ЧТО СДЕЛАТЬ:
**1.** Выведите из отрывка о Реформации, расколе и саббатианстве дословно тот кусок, который идет от слов "1.?Реформация, русский раскол" до слов "в Западной Европе)." включительно.
**2.** Оформите как JSON-список строк только строки данных от строки с "In what you" до строки с "the point at 242,157, the" включительно: по одному значению на каждую строку, пустые строки пропустите.
=== ФРАГМЕНТ ТЕКСТА ===
Принципиальное отличие между проблематикой публицистов Реформации, старообрядчества и саббатианства наводит на мысль, что сходство между доктринами этих религиозных движений обусловлено отнюдь не общими конкретно-историческими причинами. В статье, посвященной сравнительному анализу Реформации и русского раскола, я выдвинул предположение, что сходство этих движений обусловлено общим для них обеих милленаристским оттенком идеологий57. И Лютер, и Цвингли, и общины анабаптистов в Германии и Нидерландах точно так же, как старообрядцы и последователи Шабтая Цви, ожидали со дня на день конца света, и это накладывало серьезнейший отпечаток на развитие всех трех движений.
1.?Реформация, русский раскол и саббатианство возникают в раннее Новое время, в момент крушения прежних ценностей и вызванного этим кризиса общественного сознания; два последних движения по времени своего возникновения несколько запаздывают — именно потому, что Россию и польские земли социально-экономические изменения настигли почти на полтора века позже (по схожей причине милленаристские течения ислама XVIII века, возглавляемые Шахом Валиуллой и Мухаммадом ибн ал-Ваххабом, запаздывают еще сильнее). При этом не следует думать, что за всеми тремя движениями стояла рациональная попытка каких-то определенных экономических классов перестроить общество (это верно лишь для некоторой части реформационных движений в Западной Европе).
=== ДАННЫЕ ===
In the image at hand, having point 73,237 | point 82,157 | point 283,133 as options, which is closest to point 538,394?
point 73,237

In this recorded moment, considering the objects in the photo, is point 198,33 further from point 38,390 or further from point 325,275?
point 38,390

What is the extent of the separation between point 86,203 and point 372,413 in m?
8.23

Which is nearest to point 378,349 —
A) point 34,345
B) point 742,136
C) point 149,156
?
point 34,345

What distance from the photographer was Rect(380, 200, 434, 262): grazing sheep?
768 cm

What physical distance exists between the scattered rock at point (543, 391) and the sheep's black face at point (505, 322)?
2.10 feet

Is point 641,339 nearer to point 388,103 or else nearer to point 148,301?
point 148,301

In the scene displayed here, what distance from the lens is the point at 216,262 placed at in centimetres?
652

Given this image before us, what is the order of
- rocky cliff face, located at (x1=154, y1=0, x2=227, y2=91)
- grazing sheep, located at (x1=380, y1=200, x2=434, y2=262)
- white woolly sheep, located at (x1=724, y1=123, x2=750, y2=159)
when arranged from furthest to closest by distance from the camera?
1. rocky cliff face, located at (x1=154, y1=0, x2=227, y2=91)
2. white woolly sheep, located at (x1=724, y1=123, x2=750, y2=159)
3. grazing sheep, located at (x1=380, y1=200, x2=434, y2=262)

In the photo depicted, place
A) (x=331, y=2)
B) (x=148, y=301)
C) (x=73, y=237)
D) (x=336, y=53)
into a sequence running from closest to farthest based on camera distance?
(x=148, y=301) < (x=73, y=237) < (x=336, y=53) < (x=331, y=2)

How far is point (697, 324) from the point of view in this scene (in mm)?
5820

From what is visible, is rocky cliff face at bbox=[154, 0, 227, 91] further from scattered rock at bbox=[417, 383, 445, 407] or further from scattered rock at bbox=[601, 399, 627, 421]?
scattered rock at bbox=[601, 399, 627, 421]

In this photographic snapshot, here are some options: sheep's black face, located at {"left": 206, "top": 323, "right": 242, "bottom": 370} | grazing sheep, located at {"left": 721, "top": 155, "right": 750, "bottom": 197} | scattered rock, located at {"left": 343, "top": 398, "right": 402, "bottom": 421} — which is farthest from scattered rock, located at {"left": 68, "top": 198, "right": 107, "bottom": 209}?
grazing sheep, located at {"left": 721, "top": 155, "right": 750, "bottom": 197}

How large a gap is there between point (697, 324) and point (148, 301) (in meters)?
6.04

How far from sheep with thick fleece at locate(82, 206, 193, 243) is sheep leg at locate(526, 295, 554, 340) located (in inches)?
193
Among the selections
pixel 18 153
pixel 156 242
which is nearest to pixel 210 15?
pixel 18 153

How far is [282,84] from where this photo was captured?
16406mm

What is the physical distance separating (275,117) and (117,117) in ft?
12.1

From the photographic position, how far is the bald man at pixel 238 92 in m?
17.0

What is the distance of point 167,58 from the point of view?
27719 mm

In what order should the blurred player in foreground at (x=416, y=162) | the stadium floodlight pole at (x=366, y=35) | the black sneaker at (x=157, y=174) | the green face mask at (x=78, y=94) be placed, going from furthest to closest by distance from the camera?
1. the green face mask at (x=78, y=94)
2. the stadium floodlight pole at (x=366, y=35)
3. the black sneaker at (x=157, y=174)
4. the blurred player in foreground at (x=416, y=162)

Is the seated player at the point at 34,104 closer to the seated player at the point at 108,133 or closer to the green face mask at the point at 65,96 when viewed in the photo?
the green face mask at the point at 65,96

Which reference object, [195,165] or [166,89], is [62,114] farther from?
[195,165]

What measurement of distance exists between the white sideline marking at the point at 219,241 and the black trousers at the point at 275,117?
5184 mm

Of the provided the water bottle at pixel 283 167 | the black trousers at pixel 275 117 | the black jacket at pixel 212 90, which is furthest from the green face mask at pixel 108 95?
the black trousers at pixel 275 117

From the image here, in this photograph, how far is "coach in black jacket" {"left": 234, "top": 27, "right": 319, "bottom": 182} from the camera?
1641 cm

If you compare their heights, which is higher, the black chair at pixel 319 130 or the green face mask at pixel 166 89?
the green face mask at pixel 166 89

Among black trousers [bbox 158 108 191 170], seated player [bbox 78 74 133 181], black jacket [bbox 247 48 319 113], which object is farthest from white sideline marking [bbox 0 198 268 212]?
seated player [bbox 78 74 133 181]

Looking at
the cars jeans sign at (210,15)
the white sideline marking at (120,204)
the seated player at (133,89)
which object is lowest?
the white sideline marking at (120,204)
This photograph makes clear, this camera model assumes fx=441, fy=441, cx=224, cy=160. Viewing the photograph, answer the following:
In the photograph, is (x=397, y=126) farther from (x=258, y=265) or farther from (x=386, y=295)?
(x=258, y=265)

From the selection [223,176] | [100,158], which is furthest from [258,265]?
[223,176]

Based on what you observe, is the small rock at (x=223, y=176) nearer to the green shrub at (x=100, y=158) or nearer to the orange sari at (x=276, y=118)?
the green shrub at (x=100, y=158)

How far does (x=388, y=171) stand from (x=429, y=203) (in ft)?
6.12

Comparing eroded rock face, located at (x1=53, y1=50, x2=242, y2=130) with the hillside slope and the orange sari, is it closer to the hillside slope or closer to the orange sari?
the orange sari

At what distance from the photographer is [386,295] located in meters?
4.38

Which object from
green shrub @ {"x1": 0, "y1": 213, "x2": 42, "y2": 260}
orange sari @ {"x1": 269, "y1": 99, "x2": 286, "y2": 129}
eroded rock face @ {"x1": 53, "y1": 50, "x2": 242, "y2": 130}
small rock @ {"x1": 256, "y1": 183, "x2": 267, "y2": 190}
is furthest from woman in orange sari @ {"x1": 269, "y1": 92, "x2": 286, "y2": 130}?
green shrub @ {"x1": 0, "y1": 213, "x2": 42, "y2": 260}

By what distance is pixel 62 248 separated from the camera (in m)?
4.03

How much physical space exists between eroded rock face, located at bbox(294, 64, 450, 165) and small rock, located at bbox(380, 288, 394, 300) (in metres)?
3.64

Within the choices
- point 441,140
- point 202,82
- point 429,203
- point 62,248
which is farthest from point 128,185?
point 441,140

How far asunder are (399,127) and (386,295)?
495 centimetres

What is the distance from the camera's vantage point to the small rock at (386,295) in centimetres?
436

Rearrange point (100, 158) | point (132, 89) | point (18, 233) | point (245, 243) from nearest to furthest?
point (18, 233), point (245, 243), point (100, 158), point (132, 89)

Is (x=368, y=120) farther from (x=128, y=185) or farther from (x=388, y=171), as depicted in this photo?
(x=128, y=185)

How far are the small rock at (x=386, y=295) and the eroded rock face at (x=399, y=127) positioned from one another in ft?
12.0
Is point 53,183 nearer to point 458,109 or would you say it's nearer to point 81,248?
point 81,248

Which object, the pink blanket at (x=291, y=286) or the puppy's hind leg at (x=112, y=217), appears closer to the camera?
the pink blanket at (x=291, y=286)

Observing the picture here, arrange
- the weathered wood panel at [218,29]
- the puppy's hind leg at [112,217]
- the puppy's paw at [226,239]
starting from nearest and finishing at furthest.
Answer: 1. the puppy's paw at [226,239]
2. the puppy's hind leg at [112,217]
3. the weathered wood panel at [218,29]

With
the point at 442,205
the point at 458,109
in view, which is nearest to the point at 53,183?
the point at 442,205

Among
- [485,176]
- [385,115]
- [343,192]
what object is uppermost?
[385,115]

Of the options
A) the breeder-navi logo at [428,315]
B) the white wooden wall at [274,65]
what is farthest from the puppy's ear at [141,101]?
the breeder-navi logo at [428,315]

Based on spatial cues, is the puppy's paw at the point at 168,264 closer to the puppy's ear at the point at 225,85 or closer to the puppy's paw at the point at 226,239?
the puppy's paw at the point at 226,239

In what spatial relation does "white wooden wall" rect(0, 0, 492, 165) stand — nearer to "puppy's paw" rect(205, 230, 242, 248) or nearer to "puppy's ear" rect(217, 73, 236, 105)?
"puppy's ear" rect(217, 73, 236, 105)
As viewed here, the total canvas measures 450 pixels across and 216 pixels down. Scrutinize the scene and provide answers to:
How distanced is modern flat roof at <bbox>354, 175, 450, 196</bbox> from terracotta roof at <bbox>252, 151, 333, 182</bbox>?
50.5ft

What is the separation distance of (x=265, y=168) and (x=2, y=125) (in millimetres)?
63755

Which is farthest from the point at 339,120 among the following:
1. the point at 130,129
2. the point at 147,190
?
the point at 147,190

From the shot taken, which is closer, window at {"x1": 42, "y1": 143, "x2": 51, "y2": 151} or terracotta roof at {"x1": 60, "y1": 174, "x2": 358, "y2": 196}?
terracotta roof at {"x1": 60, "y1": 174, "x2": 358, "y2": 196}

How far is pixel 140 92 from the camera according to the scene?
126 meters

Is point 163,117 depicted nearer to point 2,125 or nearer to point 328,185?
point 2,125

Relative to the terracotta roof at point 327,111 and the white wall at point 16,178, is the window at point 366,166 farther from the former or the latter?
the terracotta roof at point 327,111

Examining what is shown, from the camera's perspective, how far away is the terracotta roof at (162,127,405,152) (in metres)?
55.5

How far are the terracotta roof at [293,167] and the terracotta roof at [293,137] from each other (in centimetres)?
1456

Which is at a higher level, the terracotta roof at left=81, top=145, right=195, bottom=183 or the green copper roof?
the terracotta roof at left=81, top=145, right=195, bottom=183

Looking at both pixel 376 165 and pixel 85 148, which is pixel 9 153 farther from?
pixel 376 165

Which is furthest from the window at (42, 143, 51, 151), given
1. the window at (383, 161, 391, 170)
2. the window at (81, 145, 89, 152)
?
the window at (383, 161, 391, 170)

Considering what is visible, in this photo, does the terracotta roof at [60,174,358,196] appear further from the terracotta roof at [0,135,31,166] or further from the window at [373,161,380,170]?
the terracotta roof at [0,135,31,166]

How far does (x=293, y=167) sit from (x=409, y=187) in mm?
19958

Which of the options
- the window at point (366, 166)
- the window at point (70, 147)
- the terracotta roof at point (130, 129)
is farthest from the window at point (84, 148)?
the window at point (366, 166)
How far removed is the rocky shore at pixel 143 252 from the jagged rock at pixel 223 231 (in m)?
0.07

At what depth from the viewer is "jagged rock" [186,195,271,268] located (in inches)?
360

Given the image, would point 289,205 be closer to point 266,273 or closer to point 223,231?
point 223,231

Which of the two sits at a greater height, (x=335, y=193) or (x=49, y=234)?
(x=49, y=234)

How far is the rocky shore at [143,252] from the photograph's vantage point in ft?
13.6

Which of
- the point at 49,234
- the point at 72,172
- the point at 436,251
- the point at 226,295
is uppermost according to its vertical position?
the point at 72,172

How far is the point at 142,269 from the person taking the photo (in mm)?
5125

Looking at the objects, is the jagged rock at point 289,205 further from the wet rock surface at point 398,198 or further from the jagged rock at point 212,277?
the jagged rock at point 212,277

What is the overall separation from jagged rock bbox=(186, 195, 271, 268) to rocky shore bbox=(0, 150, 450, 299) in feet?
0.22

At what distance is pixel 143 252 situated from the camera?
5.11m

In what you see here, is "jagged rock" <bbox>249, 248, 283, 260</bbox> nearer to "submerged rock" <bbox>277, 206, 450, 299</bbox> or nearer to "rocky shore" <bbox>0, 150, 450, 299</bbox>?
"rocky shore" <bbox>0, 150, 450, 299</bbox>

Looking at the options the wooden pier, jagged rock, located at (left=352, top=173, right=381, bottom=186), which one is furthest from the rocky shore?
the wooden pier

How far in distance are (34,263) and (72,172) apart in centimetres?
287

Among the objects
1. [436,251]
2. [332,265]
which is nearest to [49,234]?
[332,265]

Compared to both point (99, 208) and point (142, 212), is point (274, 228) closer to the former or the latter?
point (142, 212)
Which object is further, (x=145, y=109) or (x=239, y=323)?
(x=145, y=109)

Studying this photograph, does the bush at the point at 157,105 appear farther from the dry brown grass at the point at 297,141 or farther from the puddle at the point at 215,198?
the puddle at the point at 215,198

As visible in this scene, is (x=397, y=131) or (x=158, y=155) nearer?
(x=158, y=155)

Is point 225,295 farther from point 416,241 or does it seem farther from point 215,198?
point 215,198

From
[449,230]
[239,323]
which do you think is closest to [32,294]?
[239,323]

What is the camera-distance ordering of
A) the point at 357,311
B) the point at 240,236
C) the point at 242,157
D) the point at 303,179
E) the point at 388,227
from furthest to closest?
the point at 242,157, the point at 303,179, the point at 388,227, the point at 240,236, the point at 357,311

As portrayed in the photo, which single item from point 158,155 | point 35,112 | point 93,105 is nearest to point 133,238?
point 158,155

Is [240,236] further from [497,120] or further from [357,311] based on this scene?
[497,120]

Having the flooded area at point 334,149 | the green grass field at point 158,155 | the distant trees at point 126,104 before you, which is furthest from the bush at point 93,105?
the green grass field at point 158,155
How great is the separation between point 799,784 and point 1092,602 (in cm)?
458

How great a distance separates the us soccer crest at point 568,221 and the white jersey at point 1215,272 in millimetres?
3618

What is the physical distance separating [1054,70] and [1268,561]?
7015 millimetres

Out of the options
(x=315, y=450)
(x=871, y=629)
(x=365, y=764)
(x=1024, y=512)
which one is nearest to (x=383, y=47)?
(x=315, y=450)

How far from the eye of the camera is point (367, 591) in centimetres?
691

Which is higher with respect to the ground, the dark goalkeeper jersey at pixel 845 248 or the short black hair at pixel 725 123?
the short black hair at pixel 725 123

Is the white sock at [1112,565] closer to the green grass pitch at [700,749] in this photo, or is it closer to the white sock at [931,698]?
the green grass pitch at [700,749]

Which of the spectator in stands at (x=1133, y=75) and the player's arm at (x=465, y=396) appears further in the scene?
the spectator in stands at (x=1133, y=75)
===
ОТВЕТЫ ПО ЗАДАНИЯМ:
**1.**
1.?Реформация, русский раскол и саббатианство возникают в раннее Новое время, в момент крушения прежних ценностей и вызванного этим кризиса общественного сознания; два последних движения по времени своего возникновения несколько запаздывают — именно потому, что Россию и польские земли социально-экономические изменения настигли почти на полтора века позже (по схожей причине милленаристские течения ислама XVIII века, возглавляемые Шахом Валиуллой и Мухаммадом ибн ал-Ваххабом, запаздывают еще сильнее). При этом не следует думать, что за всеми тремя движениями стояла рациональная попытка каких-то определенных экономических классов перестроить общество (это верно лишь для некоторой части реформационных движений в Западной Европе).

**2.**
[
  "In what you see here, is \"jagged rock\" <bbox>249, 248, 283, 260</bbox> nearer to \"submerged rock\" <bbox>277, 206, 450, 299</bbox> or nearer to \"rocky shore\" <bbox>0, 150, 450, 299</bbox>?",
  "\"rocky shore\" <bbox>0, 150, 450, 299</bbox>",
  "Looking at the options the wooden pier, jagged rock, located at (left=352, top=173, right=381, bottom=186), which one is furthest from the rocky shore?",
  "the wooden pier",
  "How far in distance are (34,263) and (72,172) apart in centimetres?",
  "287",
  "Among the objects",
  "1. [436,251]",
  "2. [332,265]",
  "which is nearest to [49,234]?",
  "[332,265]",
  "Compared to both point (99, 208) and point (142, 212), is point (274, 228) closer to the former or the latter?",
  "point (142, 212)",
  "Which object is further, (x=145, y=109) or (x=239, y=323)?",
  "(x=145, y=109)",
  "Studying this photograph, does the bush at the point at 157,105 appear farther from the dry brown grass at the point at 297,141 or farther from the puddle at the point at 215,198?",
  "the puddle at the point at 215,198",
  "As visible in this scene, is (x=397, y=131) or (x=158, y=155) nearer?",
  "(x=158, y=155)",
  "Is point 225,295 farther from point 416,241 or does it seem farther from point 215,198?",
  "point 215,198",
  "From",
  "[449,230]",
  "[239,323]",
  "which do you think is closest to [32,294]?",
  "[239,323]",
  "What is the camera-distance ordering of",
  "A) the point at 357,311",
  "B) the point at 240,236",
  "C) the point at 242,157",
  "D) the point at 303,179",
  "E) the point at 388,227",
  "from furthest to closest?",
  "the point at 242,157, the point at 303,179, the point at 388,227, the point at 240,236, the point at 357,311"
]